When a user requests a tip, the TypeScript recommender:

  1. Fetches all non-expired agent_outputs rows for the user.
  2. Calls POST /recommend on ml/serving with the snippet list.
  3. ml/serving assembles a single orchestrator prompt (template v4-orchestrator) that concatenates all snippets, then calls LiteLLM via the existing tip-generator alias to produce one tip.
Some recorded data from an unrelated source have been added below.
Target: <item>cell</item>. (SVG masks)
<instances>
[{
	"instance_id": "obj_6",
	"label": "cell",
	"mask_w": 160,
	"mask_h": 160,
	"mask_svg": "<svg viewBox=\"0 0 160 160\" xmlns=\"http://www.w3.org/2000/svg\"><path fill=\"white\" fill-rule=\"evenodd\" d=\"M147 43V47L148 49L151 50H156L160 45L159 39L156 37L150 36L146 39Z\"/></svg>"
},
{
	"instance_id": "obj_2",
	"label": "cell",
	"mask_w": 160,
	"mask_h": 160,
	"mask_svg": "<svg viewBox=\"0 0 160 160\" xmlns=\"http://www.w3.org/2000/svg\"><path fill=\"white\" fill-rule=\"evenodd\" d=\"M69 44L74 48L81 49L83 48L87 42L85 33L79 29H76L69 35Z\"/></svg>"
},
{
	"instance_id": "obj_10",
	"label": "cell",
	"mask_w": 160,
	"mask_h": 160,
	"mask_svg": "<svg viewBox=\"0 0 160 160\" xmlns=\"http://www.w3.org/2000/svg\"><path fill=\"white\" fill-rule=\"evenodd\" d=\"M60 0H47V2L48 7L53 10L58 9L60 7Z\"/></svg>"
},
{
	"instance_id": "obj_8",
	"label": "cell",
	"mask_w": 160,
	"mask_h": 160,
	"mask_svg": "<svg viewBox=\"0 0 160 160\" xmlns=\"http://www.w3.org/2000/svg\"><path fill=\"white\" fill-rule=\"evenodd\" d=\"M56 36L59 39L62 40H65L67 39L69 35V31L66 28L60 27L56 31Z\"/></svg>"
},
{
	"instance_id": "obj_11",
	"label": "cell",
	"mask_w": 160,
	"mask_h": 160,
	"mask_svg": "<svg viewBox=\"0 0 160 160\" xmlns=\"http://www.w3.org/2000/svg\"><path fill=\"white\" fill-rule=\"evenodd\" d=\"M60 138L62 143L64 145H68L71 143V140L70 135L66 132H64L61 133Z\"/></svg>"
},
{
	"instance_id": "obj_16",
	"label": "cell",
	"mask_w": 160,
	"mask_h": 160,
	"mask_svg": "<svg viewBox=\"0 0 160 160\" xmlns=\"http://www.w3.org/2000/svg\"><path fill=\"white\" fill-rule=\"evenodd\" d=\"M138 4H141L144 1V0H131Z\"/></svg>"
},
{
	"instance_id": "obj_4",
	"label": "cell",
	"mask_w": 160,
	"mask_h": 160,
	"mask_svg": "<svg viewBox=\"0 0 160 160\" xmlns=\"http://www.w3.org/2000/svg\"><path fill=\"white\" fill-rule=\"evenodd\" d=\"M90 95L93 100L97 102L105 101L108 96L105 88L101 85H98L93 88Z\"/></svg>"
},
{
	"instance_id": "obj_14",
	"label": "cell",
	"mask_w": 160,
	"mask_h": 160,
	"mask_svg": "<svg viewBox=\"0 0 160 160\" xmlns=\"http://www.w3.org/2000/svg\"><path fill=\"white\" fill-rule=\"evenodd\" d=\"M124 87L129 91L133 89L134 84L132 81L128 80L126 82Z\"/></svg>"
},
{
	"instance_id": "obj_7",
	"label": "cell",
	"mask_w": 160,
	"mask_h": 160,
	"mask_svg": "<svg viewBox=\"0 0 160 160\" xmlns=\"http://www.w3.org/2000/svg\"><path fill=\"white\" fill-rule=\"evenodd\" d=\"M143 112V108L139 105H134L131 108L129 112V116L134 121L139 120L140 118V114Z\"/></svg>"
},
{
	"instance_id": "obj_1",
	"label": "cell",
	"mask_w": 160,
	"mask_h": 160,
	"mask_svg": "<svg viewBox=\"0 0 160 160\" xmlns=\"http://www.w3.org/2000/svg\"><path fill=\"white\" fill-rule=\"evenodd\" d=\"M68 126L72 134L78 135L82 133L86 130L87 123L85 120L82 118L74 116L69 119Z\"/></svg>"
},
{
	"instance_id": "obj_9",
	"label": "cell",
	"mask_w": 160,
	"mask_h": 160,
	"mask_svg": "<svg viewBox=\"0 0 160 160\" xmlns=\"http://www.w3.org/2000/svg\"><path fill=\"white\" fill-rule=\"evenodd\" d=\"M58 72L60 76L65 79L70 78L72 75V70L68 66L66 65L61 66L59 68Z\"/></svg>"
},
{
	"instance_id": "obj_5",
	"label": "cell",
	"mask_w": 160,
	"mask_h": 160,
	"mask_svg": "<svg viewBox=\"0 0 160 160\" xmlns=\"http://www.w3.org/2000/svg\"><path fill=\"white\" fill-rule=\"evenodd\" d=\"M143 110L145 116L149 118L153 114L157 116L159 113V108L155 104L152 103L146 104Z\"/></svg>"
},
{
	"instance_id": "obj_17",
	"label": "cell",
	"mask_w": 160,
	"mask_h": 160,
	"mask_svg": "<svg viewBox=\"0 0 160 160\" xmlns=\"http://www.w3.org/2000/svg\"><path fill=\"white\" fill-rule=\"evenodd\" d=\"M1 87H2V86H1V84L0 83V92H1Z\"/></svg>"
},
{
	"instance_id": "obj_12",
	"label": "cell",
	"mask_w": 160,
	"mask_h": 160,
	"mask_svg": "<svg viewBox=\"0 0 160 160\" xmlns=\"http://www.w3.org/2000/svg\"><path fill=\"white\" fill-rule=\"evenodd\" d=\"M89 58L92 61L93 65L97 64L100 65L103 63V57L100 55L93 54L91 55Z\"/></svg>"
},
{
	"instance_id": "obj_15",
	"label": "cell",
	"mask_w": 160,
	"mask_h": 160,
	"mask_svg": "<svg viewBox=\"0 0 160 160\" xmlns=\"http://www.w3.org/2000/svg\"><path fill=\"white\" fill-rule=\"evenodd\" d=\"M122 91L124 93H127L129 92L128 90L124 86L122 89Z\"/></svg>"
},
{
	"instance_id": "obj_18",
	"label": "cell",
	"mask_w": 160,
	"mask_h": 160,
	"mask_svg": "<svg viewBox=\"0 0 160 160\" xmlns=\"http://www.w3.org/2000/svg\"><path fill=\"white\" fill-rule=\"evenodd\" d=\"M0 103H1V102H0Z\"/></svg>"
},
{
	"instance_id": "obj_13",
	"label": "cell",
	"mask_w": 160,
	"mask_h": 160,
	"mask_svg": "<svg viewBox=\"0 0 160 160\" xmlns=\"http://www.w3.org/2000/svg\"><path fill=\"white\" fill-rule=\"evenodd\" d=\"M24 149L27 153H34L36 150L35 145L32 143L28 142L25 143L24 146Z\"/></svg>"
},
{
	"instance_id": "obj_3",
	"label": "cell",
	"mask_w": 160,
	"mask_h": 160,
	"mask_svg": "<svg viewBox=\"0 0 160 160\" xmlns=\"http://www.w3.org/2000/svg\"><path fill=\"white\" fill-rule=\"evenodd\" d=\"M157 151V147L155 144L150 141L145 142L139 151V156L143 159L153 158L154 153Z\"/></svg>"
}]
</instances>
No bandit scoring. No reward delivery to an ML model. The LLM receives full context and generates the tip in one call.

Feedback

tipFeedback rows are still written on every user reaction. inferReward() still runs and rewardMilli is logged for observability and potential future supervised learning. Reactions are not delivered to an ML endpoint.

New data model

CREATE TABLE agent_outputs (
  id TEXT PRIMARY KEY,
  user_id TEXT NOT NULL REFERENCES users(id),
  agent_id TEXT NOT NULL,          -- e.g. 'overdue-task'
  prompt_text TEXT NOT NULL,       -- snippet produced by the agent
  signals_snapshot TEXT,           -- JSON: inputs the agent consumed
  computed_at TEXT NOT NULL,       -- ISO 8601
  expires_at TEXT NOT NULL,        -- ISO 8601 = computed_at + TTL
  agent_version TEXT NOT NULL      -- bump to invalidate cached outputs on logic changes
);
CREATE INDEX idx_agent_outputs_user_agent_exp
  ON agent_outputs(user_id, agent_id, expires_at DESC);

Consequences

Positive

  • Tips are explainable: featuresJson in tipScores records which agents contributed.
  • Cold-start is eliminated: the orchestrator reasons from signals immediately, no warm-up.
  • Adding or removing an agent is a self-contained change in ml/agents/.
  • Swapping LLM models remains a config change (LiteLLM alias unchanged).

Negative / risks

  • No automatic exploration. The bandit would discover that a user prefers certain tip types without being told. The orchestrator only knows what the agents tell it. Mitigation: agents can evolve to encode richer signals; offline evaluation via the existing bench scripts remain available.
  • Scheduler dependency. If the pre-compute job falls behind, agent outputs go stale. Mitigation: the orchestrator falls back to raw signal prompt when no outputs exist; TimeOfDayAgent recomputes every 15 min to stay fresh.
  • Higher per-request token cost. The orchestrator prompt is longer than the old bandit prompt. Mitigation: the tip-generator alias points to a small local model; token cost is negligible at current scale.

Migration sequence

See plan document in conversation context. 10 steps; each independently deployable and rollback-able. Cutover is Step 6 (single TypeScript PR). Bandit endpoints removed in Step 7 after 48h clean traffic.